4-3 間接的な性暴力表現

 間接的な性暴力表現とは、直接性暴力を描いたものではないが、扱いによっては性行為や性暴力に対する誤った信念を強化することとなり、直接的な性暴力表現と同じような機能を果たす可能性のあるものである。


 この最も典型的で、かつ争いのない例の1つは、電車内での痴漢を必ずといっていいほど冤罪であるかのように描くものである。実際には、電車内の痴漢の大半が冤罪であるという事実はなく、またそれを示す根拠もない。


 このような描写は、レイプが被害を訴える女性による捏造であるというレイプ神話を強化することになる。レイプ神話とは、性犯罪に関する誤った信念のことである。


 レイプ神話の強化という点でもう1つ例を挙げるとすれば、いわゆるラッキースケベ的な表現、つまり何らかのトラブルによって男性キャラクターが女性キャラクターと性的な接触を持つ表現もこれに該当するだろう。
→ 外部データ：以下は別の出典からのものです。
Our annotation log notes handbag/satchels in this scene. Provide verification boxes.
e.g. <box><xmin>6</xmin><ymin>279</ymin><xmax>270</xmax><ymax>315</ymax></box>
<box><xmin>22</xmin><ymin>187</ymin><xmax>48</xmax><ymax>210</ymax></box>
 このような表現においては、大抵の場合、被害に見舞われた女性キャラクターは、男性キャラクターをさほど強く責めず軽く流す、あるいは少々恥ずかしがる程度で済まし、場合によっては喜ぶという反応を見せることもある。


 このような反応は、レイプ神話に典型的にみられる、女性はレイプを望んでいるとか、女性はレイプされるうちに感じるといった信念を強化することにつながりかねない。


 さらにもう1つ例を挙げれば、性行為において、男女が明白な同意を取らないままに好意に突入するような描写も問題がある。

 このような描写は、明白な同意を取るのはダサいであるとか、いやよいやよも好きのうちであるといったレイプ神話を強化しかねない。


 これらの表現は直接的に性暴力を描いているわけではない。また、公になりやすい一枚絵で表現されることも少ないので、ゾーニングの要求によって直ちに公から追放すべきであるというところまでは求められないかもしれない。


 だが、間接的に性暴力を助長する表現であることには変わりがない。そのため、表現された場所や内容によっては、明らかな性暴力表現と同様に批判の対象となりうる。